Exploring the region opens up a range of possibilities to discover stunning landscapes, fantastic food and charming towns. Renowned for its artistic scene, cultural events such as literary and film festivals take place throughout the region all year long. The town of Viareggio was the birthplace of Giacomo Puccini, who is celebrated at the annual Puccini opera festival, and also hosts the legendary Carnevale.
In the summer, there are a many great beach goers and tons of events with writers, artists and performers. In the winter, literary fairs and film festivals draw experts and amateurs from all over.
Nature-lovers, head towards Camaiore whose surrounding hills are home to delights such as the secret waterfall at Candalla, the Natural Reserve of Lake Massaciuccoli and the panoramic Alpine hiking trails from Casoli or Metato. In this area, you’ll find local favourite La Dogana, a simple restaurant located at the top of a winding, wild path in the hills of Camaiore.

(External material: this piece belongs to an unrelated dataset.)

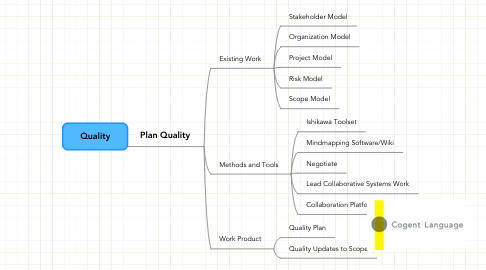 Mind Map: Quality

Don’t miss their seafood spaghetti and sugar biscotti.
A visit to Versilia would not be complete without a day trip to Pietrasanta
known as “Little Athens” thanks to the town’s long-established tradition of sculpture-making, with Michelangelo himself having spent time in workshops learning from local artisans. Although not commonly available, if you can manage to secure a visit to a marble or bronze studio during working hours, you definitely won’t be disappointed. It’s also worth spending a day at one of the marble quarries located outside of town.
The most delicious gelato in town is from Gelateria La Cremeria, on Piazza Della Stazione, an absolute must-visit for any visitors.
Aside from art and ice cream, Pietrasanta has a vibrant local community who typically appear in the streets and the main square from 5pm to take their evening aperitivo. Join them in a glass of wine and a light bite at one of the spots on the Piazza del Duomo. The streets around the square are also home to small art galleries, specialty shops and artisan workshops, perfect for picking up gifts or souvenirs.
Rounding out the day
As the sun begins to set, head to the Complex of Sant’Agostino next to which you’ll find a nice uphill walk to the Rocca Di Sala. This 13th century Palace is unfortunately closed for visitors, but it does provide a magnificent view of the town and the Tuscan countryside.
Having surely worked up an appetite, make your way to Osteria La Brocca and eat simple, classic dishes such as tagliatelle with ragu or their speciality pappa al pomodoro, a bread stew with garlic, tomatoes and Pecorino.
Elsewhere in Versilia, a trip to the coast offers at Forte dei Marmi the possibility of taking an unforgettable sunset cruise, from which you can contemplate the majesty of the cliffs and hills.
How to get to Versilia
The nearest airport to Versilia is the Galileo Galilei airport (Pisa airport). From there you can either take the bus, train or taxi to Versilia.